For home use, it’s probably overkill, but it’s possibly the best large SLA printer, offering fantastic build volume and high-precision printing.
Buyer’s Guide – How To Buy a Larger Resin 3D Printer
- Size (obviously): For most amateur makers looking to print cosplay props, highly detailed figures in batches, and larger decorative pieces, a build volume of around 300 x 150 x 300 mm should be enough. For you, the Anycubic Photon M3 Max is ideal. For more business applications, upgrade to the Sonic Mega 8K, or Formlabs.
- LCD & Pixel Count: Avoid RGB LCDs at all costs – the tech is outdated. Also remember that the larger the printer, the more the pixels have to stretch to cover the entire build plate – and the fewer pixels, the less detail the printer can produce. So, LCDs with higher resolution are essential, especially for larger printers. Opt for a minimum 7K LCD, though now 12-16K LCDs are beginning to become more affordable also.

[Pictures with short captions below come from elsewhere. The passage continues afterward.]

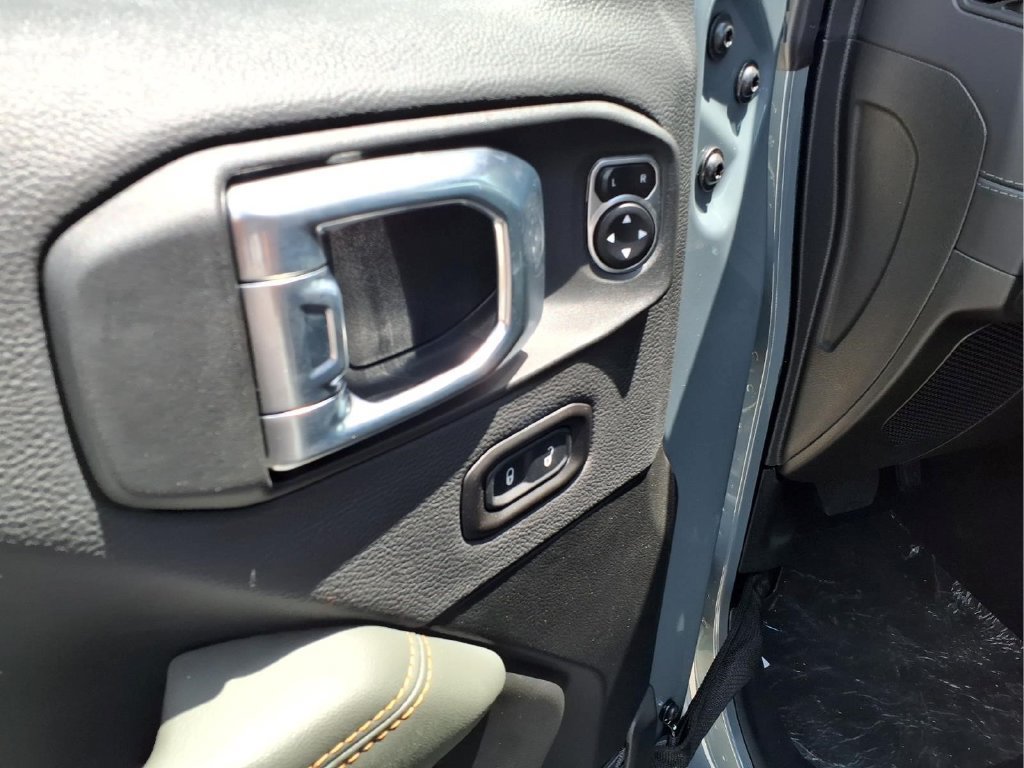 New 2026 Jeep Gladiator Mojave AWD/4WD image 10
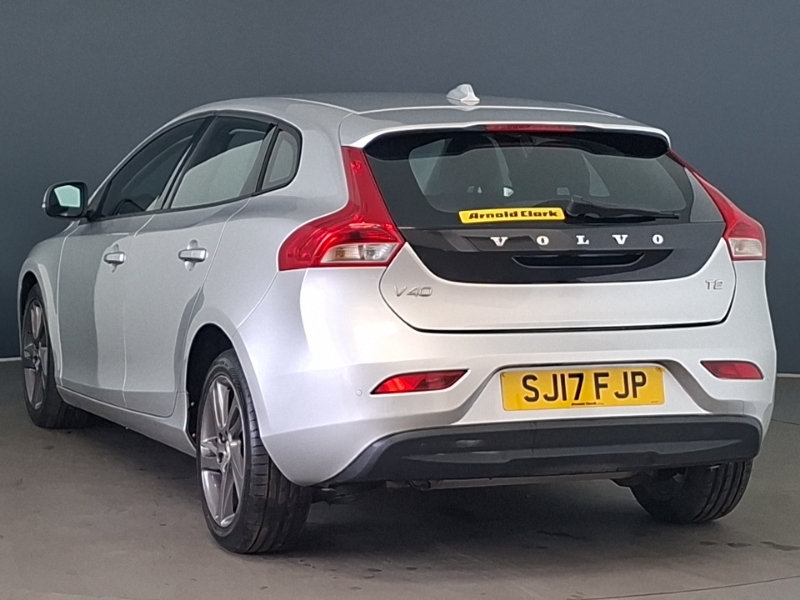 Volvo V40 T2 122 Momentum Nav Plus Silver #2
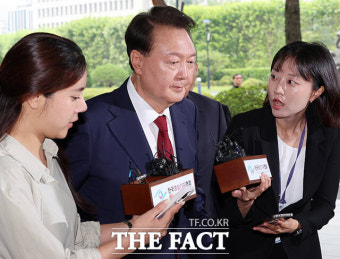[속보] 내란특검, 오전 10시14분 윤석열 조사 돌입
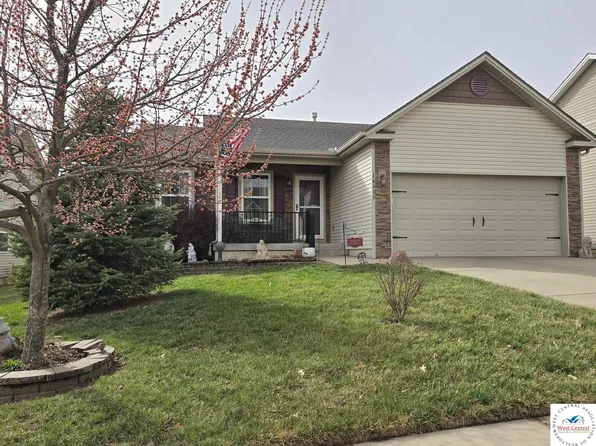 14408 Richmond Ave, Grandview, MO 64030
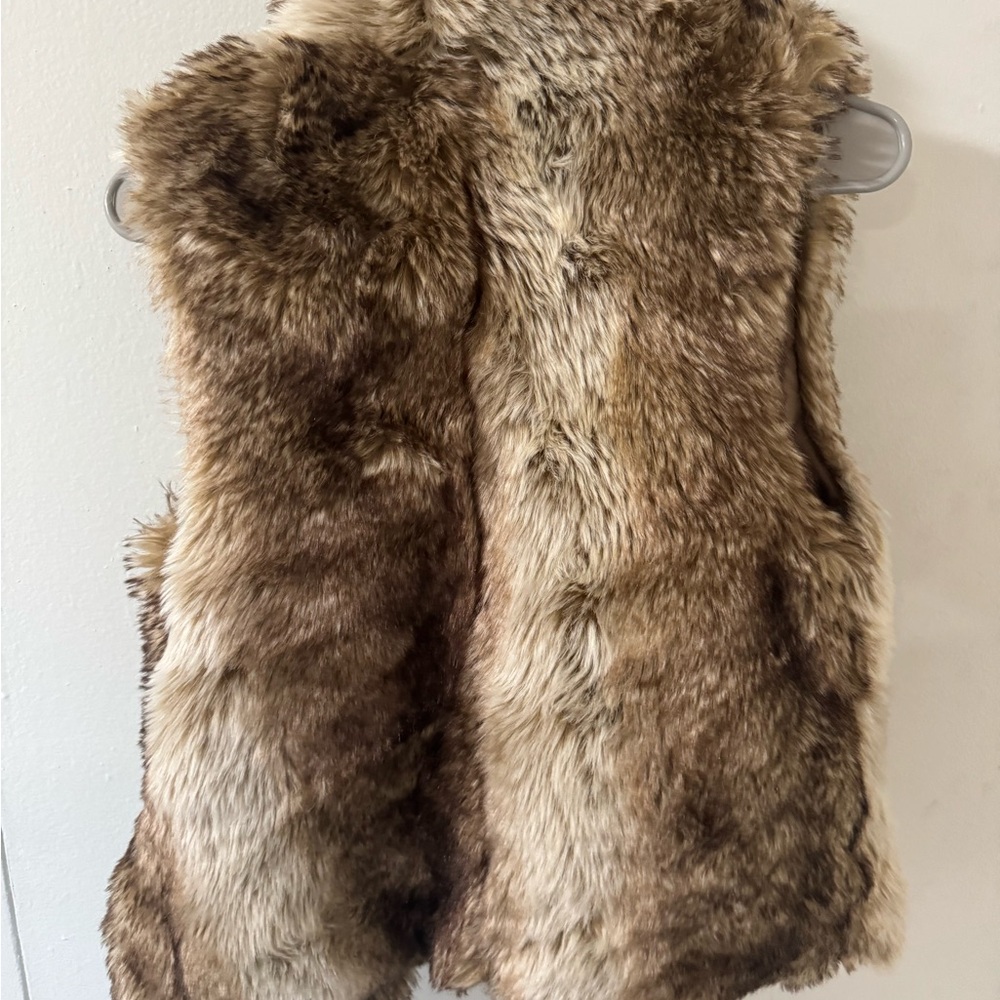 Forever 21 Faux Fur Vest in Tan - Picture 5 of 5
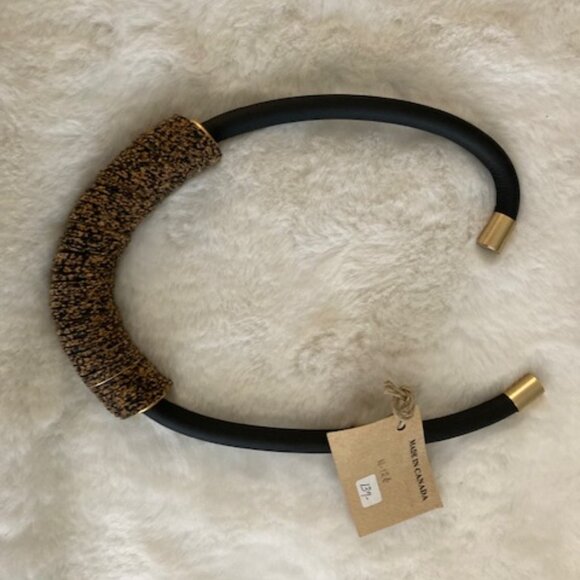 Women Brand New Necklace Black-Brown-Gold Metal with Magnetic Closure - Picture 2 of 3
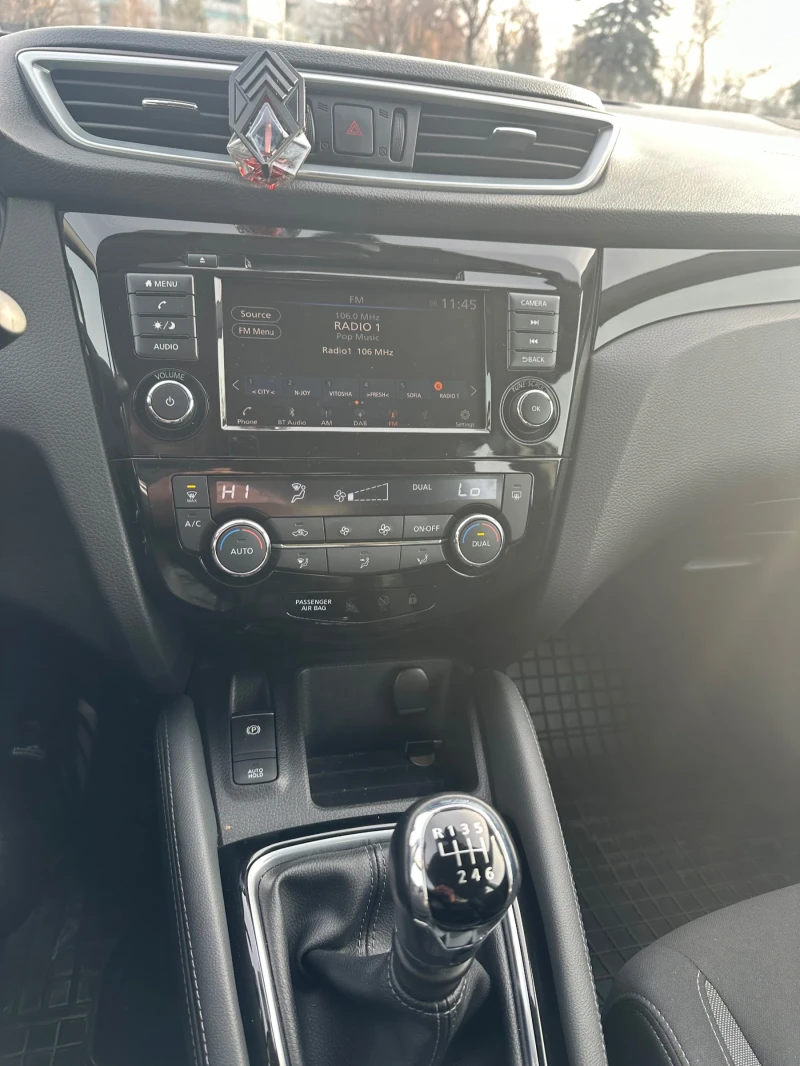 Nissan Qashqai, снимка 6 - Автомобили и джипове - 52624388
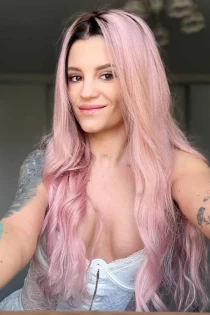 European escort Lia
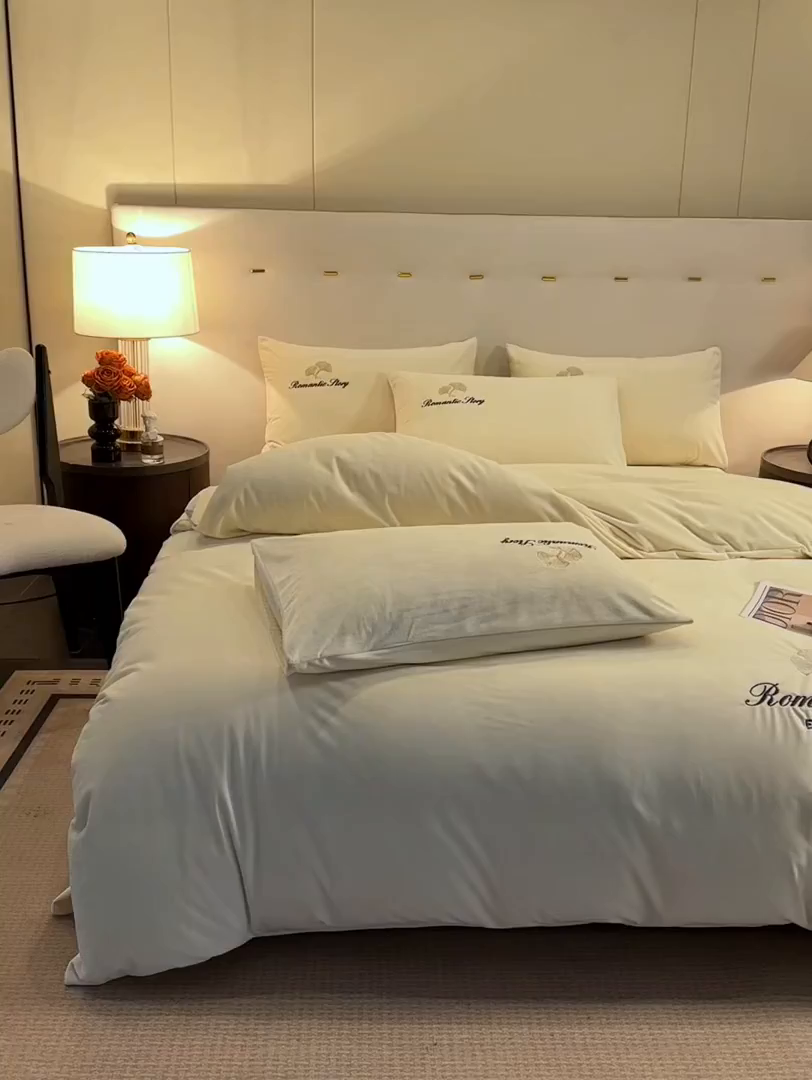 91家纺网 家纺一手货源 找家纺 云棉坊 2025新款高克重水晶绒绣花四件套-杏叶系列 杏叶-奶白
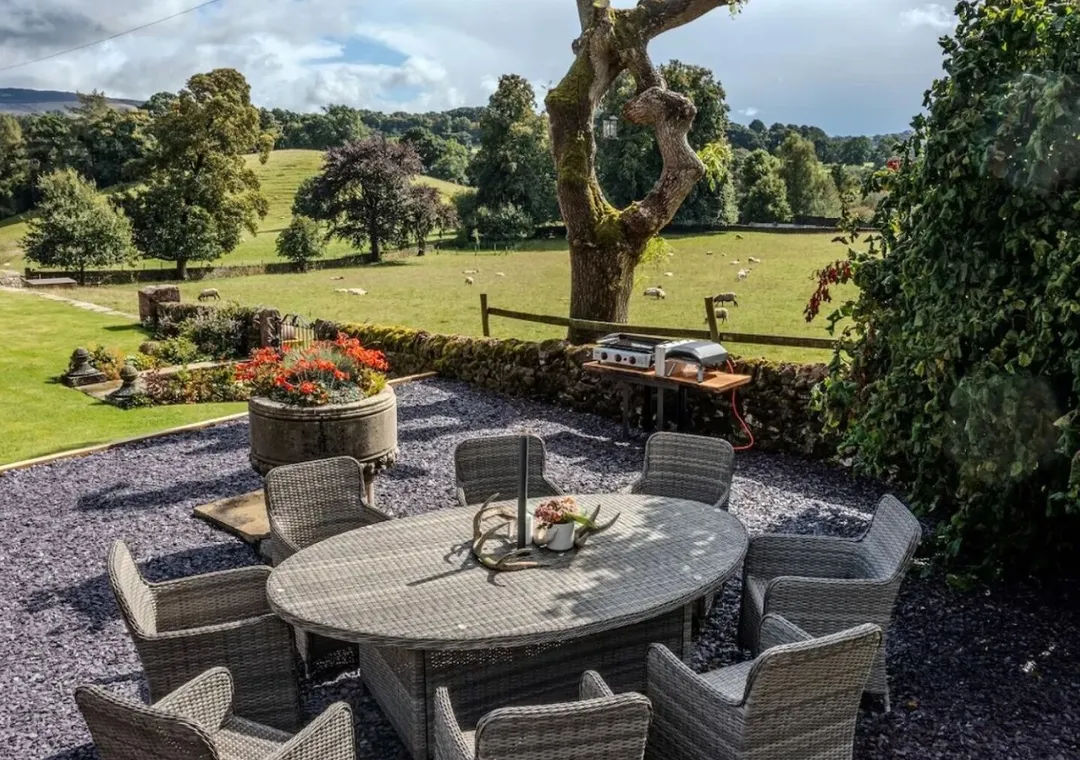 882868_location_patio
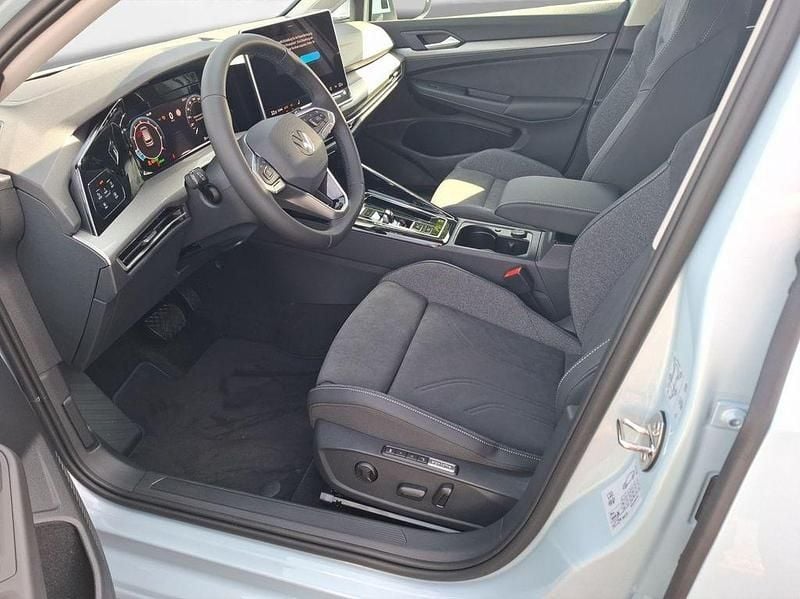 Neu VW Golf VIII Style 150 PS (110 kW) 2026 Blau Limousine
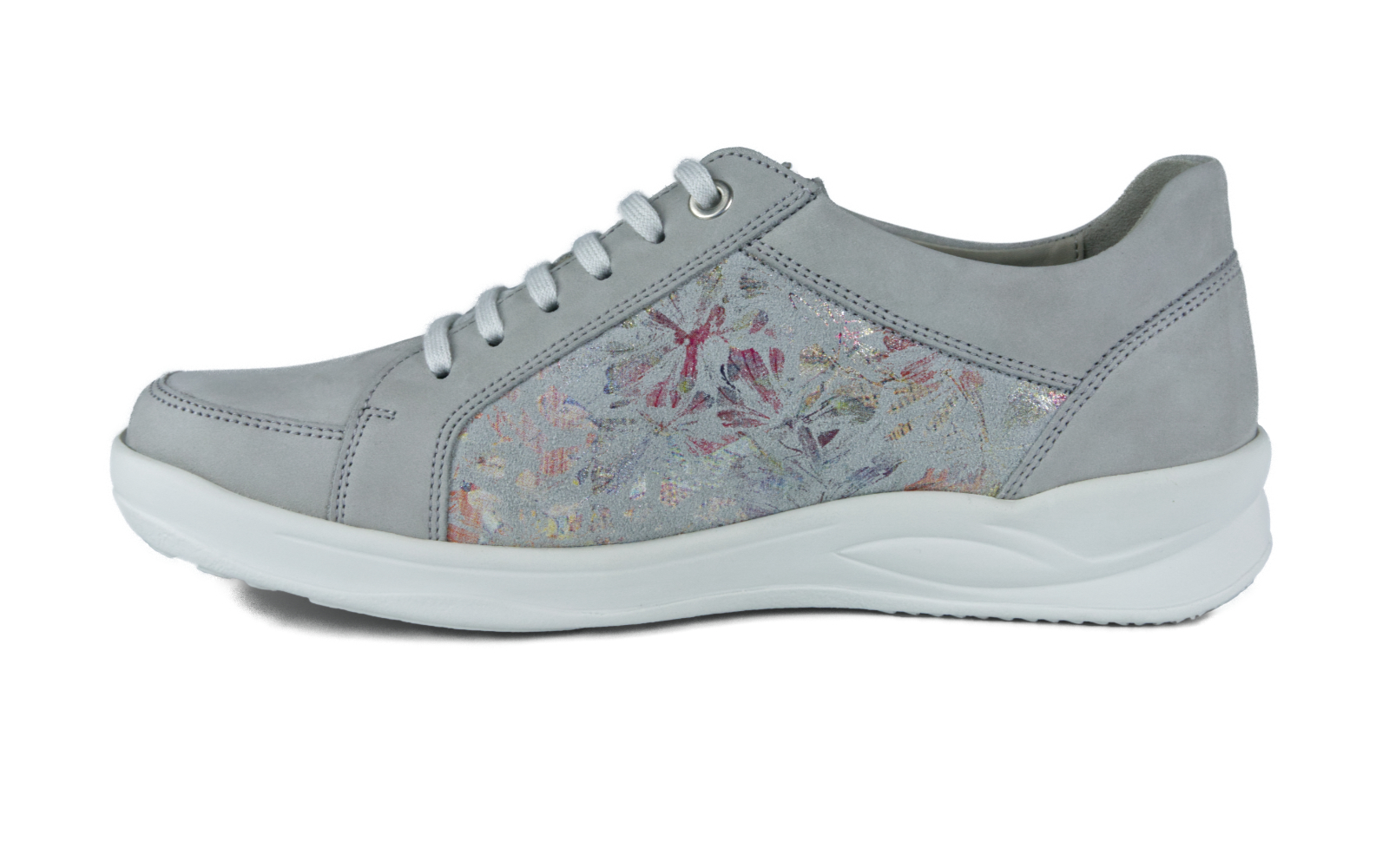 KORDULA Nubuk+VelourFlower in lightgrey, seitliche Ansicht. Der Schuh zeigt weiches Nubuk- und Velourleder in einer eleganten Farbnuance.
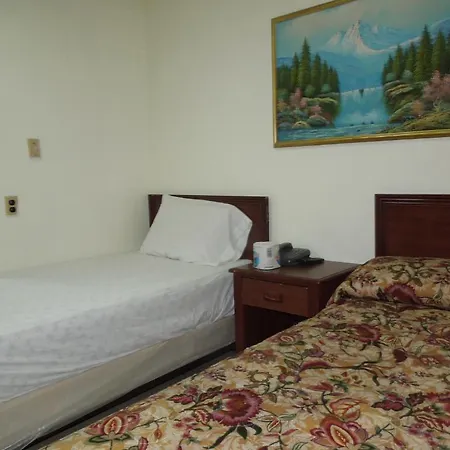 World Hotel-2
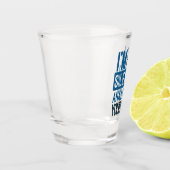 静かに足並みを分析してるフィジカルセラピー ショットグラス (左)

- XY Resolution: This determines the detail, accuracy and surface finish quality possible, especially on intricate features. Generally, larger printers lose resolution, though we recommend some larger-format resin printers with resolutions of under 50 microns, which is very good.
- Build Quality: Look for printers with solid metal frames to improve durability, dual linear rails, and sturdy covers/shrouds/hinged doors – all these help with stability and accurate high-resolution 3D printing.
- Print Speed: Resin printers can cure entire layers at once, so speed and size really does massively impact how many models you can print per day. However, many of the speeds advertised are marketing ploys, and your printer won’t actually reach these speeds. Anything above 50mm/h is a good speed for a large resin printer, with printers such as the Photon M3 Max reaching 60mm/h, and the Sonic Mega 8K reaching 70mm/h.
- Price: Expect to pay a minimum of around $800 for a reliable large-scale resin 3D printer, or $2,000+ for a professional machine with better build quality. The Anycubic M3 Max hovers slightly above this, at around $1,000.
We’ve made substantial changes to this article since we first published it back in 2020, to keep it relevant and updated for the latest releases.
In November 2023, we made the following changes:
- Removed the Elegoo Saturn, as we now recommend the Photon M3 Max solely as the best low-cost large-format resin printer.
- Removed the Peopoly Phenom range, as we feel the current printers, such as the Phrozen and Formlabs printers, are better for large-scale resin printing.
- Updated our supporting information based on 2023 technology advances, with new information on outdated RGB screens and other factors to consider.
- Updated pricing information for 2024.